- [課題一覧]:
[1] 正規表現の + を解説した本文について、次の(a)〜(c)が本文の内容と合っているかを「はい」か「いいえ」で答え、判断の根拠となる本文の語句をそのまま引用してください。(a) + は直前の正規表現を0回以上繰り返したものにマッチする。(b) パターン be+ は b にはマッチしない。(c) この記事の難度は基礎Cクラスである。
[2] 正規表現の + を解説した本文を、最後の文のあとから書き継いでください。

- [掲載本文]:
* * * *

正規表現基礎
+ 繰り返し
カテゴリー:量指定子
1回は必要!
前回は量指定子の中でも、0 回以上の繰り返しを表す * を紹介しました。
今回は、0回ではなく1回は必要になる + を説明します。
+ は、直前の正規表現を 1 回以上繰り返したものにマッチさせる正規表現です。
記述方法ですが、* の場合とよく似ています。
例えば e の1回以上の繰り返しは、e+ のように記述します。
そして、パターンを be+ とすると、be や bee にはマッチしますが、b にはマッチしません。
繰り返し対象の e が無いためです。
パターンが be+ の場合
* との違いに注意しながら、以下で簡単な例を実行しましょう。
この記事の難度は、基礎 Cクラスです。
(A: やさしい → E: 難しい)
事前知識として、pythonから正規表現を扱う方法が必要になります。
また、正規表現における文字クラスの知識や、グループを表す正規表現である ( ) を理解している事が望ましいです。
(不安な人でも、【Pythonから使う】【基礎1 文字クラス】 【( ) グループを指定】【( ) キャプチャを使う】、で詳しい解説があるので安心です。)
* との違いに注意しながら、平易な例を通して + に慣れていきましょう。
難度 : | |
事前知識: | Pythonの基礎文法(reモジュールを含む)。正規表現の文字クラスやグループ等。 |
学習効果: | + が直前の正規表現を 1 回以上、できるだけ多く繰り返す事を理解できる。 |
Contens | 目次
Chapter1 | Pythonで実行 |
Chapter1 Pythonで実行
a+
先ず文字列パターンを、アルファベット1文字の a と + を組み合わせて a+ とします。
これは a の1回以上の繰り返しを表します。
* とは異なり a の存在が必要なので、対象文字列が map なら、a の箇所のみにマッチするはずです。

* * * *

保存項目:

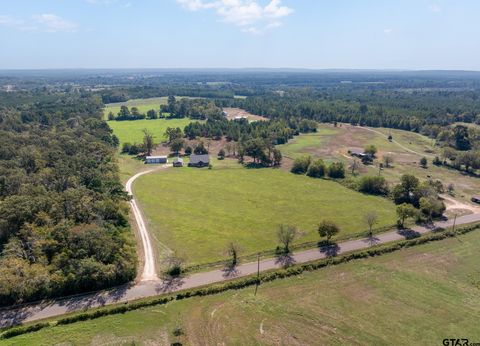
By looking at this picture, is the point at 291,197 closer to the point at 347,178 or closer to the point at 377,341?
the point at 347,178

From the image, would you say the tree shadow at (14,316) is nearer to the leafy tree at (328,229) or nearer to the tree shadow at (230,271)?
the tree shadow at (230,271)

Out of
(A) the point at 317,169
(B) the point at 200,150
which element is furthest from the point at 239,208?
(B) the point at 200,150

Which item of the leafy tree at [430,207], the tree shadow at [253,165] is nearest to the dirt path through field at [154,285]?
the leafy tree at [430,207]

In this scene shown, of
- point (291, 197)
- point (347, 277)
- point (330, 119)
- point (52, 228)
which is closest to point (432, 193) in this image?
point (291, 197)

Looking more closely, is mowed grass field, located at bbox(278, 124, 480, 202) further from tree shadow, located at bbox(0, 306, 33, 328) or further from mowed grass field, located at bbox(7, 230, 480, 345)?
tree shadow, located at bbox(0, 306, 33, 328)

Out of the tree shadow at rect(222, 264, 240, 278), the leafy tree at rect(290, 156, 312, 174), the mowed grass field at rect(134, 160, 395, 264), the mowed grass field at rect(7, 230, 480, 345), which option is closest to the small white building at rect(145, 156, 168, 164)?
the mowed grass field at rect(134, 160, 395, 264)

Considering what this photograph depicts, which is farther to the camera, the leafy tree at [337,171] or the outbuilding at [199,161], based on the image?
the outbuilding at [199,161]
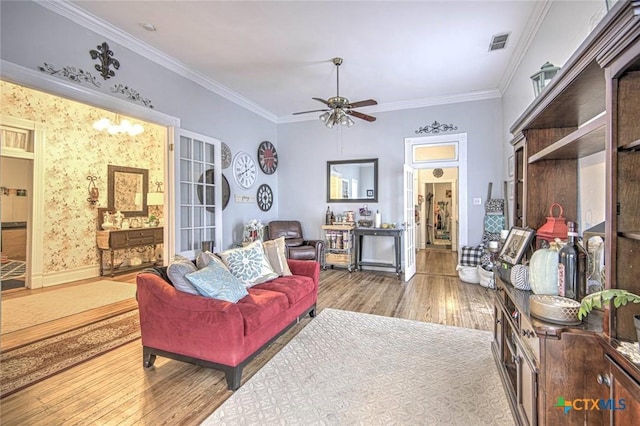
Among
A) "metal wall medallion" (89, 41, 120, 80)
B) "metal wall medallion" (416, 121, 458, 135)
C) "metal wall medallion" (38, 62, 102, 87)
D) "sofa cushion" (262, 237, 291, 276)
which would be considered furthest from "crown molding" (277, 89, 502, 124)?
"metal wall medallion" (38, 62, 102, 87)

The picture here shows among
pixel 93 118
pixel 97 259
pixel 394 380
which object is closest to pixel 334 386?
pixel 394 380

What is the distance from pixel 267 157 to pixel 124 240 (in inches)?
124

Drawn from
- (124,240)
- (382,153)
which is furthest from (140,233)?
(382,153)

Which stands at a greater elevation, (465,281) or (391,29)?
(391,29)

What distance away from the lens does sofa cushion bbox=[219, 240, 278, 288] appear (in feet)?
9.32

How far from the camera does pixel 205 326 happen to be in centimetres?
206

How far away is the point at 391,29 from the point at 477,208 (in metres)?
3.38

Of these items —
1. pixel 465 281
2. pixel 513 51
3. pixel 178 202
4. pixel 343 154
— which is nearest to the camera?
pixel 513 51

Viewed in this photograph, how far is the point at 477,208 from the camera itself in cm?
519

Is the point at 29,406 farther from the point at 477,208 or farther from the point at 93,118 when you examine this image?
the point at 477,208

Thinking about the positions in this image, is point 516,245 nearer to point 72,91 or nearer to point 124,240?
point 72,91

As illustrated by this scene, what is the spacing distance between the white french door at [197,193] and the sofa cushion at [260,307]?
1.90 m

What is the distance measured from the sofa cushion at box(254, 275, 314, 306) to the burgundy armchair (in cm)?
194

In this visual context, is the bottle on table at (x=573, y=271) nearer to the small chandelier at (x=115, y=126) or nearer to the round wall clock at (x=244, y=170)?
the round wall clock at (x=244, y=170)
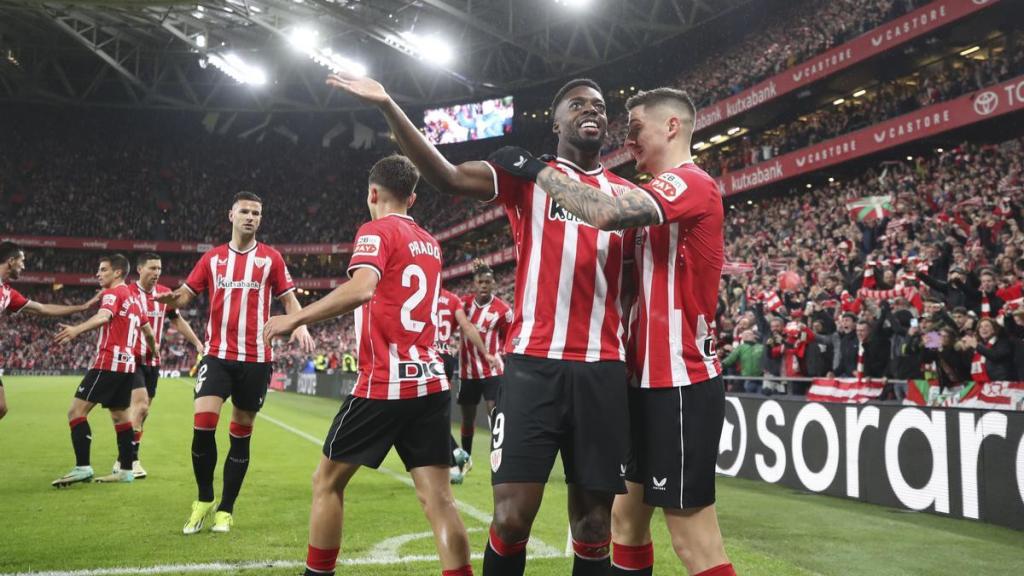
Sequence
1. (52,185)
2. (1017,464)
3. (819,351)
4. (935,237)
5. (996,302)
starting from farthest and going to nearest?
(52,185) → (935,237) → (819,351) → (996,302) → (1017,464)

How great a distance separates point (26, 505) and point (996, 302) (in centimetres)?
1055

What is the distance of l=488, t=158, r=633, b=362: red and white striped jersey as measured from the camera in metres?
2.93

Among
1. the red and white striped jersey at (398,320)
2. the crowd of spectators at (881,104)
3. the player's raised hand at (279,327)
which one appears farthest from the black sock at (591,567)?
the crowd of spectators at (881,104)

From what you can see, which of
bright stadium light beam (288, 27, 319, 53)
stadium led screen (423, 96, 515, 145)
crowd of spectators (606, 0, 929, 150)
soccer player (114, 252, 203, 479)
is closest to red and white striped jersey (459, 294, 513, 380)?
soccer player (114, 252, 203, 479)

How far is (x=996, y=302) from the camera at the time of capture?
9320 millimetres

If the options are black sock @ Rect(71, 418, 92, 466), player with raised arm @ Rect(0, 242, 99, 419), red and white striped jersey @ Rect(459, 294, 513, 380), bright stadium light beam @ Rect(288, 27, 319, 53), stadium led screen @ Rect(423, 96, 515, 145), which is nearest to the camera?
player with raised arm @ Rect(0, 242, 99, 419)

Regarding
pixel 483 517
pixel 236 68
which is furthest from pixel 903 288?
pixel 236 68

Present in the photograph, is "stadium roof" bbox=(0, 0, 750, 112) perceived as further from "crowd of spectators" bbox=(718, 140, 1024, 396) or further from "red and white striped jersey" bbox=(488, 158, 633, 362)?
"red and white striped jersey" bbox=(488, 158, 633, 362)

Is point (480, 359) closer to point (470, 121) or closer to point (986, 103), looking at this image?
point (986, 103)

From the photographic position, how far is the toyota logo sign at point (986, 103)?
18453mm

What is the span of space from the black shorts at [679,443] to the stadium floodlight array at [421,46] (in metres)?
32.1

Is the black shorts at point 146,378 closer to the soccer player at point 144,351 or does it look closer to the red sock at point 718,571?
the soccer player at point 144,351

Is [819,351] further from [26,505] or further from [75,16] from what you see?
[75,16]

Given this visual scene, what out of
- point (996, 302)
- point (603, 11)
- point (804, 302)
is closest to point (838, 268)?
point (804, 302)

* * * *

- [各課題の解答]:
[1]
(a) いいえ 「+ は、直前の正規表現を 1 回以上繰り返したものにマッチさせる正規表現です。」
(b) はい 「be や bee にはマッチしますが、b にはマッチしません。」
(c) はい 「この記事の難度は、基礎 Cクラスです。」

[2]
re_meta25_1.py import re pattern = re.compile("a+") st = "map" print("↓ 対象文字列\n"+st) result_iter = pattern.finditer(st) for result in result_iter: print("match:",result.group()) print("位置",result.span())
実行結果
予想通り、a のみにマッチしました。
次にパターンを ma+p にします。
m と p の間の a が、1回以上繰り返されている場合にのみ一致するはずです。
re_meta25_2.py import re pattern = re.compile("ma+p") st = "mp map maap" print("↓ 対象文字列\n"+st) result_iter = pattern.finditer(st) for result in result_iter: print("match:",result.group()) print("位置",result.span())
実行結果
想定した結果になりました。
a が存在しない mp には一致せず、繰り返している map , maap には一致をみせました。
これに対して、対象文字列を mop としてしまうと、a の代わりに o が存在するのでマッチしません。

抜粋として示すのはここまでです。